====== DATASET ROWS
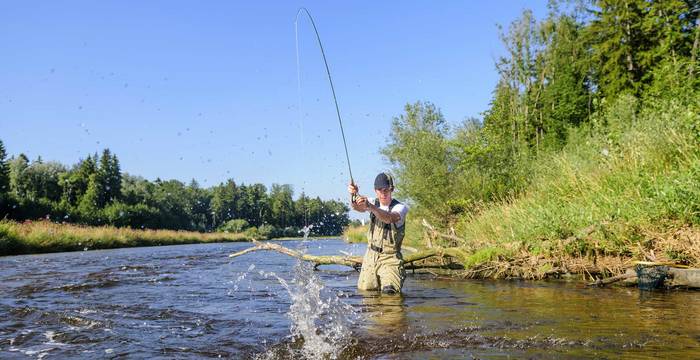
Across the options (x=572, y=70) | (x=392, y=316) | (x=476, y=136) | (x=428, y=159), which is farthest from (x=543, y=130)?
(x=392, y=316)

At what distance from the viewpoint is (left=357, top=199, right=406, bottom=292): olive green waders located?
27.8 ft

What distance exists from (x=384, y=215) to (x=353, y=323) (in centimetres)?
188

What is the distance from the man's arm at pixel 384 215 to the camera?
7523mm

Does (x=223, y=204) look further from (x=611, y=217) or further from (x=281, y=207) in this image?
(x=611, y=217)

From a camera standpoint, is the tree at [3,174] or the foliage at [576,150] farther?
============
====== DATASET ROWS
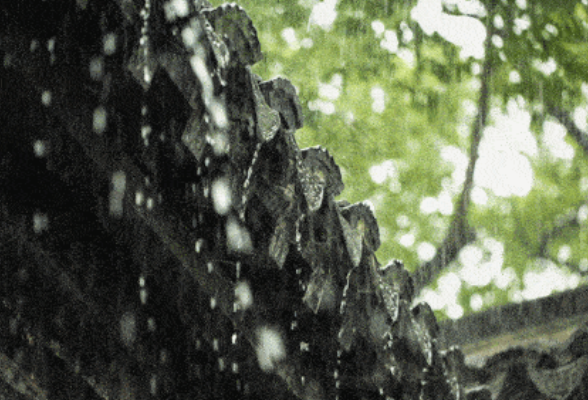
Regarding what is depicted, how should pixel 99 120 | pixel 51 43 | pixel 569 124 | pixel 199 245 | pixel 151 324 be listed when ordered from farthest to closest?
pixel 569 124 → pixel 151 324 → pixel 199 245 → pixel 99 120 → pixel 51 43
============
List each line of the records that contains the string "pixel", copying every such line in full.

What is the distance from the man's arm at pixel 384 215 to the camera?
Regarding what is depicted, how should pixel 99 120 | pixel 51 43 | pixel 569 124 | pixel 199 245 | pixel 151 324 be listed when ordered from farthest to closest?
pixel 569 124 → pixel 151 324 → pixel 199 245 → pixel 99 120 → pixel 51 43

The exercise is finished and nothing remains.